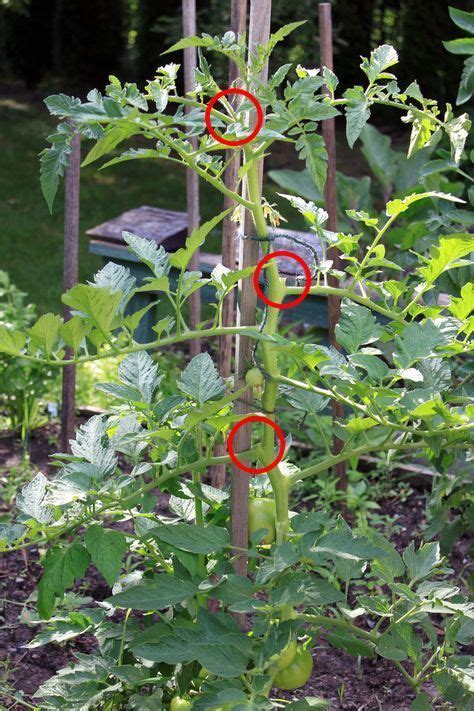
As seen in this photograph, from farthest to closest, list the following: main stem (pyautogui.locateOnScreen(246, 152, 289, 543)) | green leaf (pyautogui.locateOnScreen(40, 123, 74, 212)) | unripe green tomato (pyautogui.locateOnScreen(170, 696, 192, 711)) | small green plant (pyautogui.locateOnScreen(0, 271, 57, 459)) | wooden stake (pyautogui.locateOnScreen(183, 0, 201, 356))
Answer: small green plant (pyautogui.locateOnScreen(0, 271, 57, 459)) < wooden stake (pyautogui.locateOnScreen(183, 0, 201, 356)) < unripe green tomato (pyautogui.locateOnScreen(170, 696, 192, 711)) < main stem (pyautogui.locateOnScreen(246, 152, 289, 543)) < green leaf (pyautogui.locateOnScreen(40, 123, 74, 212))

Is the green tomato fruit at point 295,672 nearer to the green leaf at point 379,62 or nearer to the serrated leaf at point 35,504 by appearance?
the serrated leaf at point 35,504

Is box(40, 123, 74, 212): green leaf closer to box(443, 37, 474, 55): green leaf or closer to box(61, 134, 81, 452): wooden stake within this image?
box(443, 37, 474, 55): green leaf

Problem description:
Render as a Markdown table the part that opens with the line containing "Is the green" and closes at the end of the rows, both ends included. Use the columns No. and Text, put one numbered line in each entry, and leave out blank lines.

Worked solution:
| No. | Text |
|---|---|
| 1 | Is the green tomato fruit at point 295,672 nearer to the green leaf at point 379,62 or nearer to the serrated leaf at point 35,504 by appearance? |
| 2 | the serrated leaf at point 35,504 |
| 3 | Is box(40, 123, 74, 212): green leaf closer to box(443, 37, 474, 55): green leaf or closer to box(61, 134, 81, 452): wooden stake within this image? |
| 4 | box(443, 37, 474, 55): green leaf |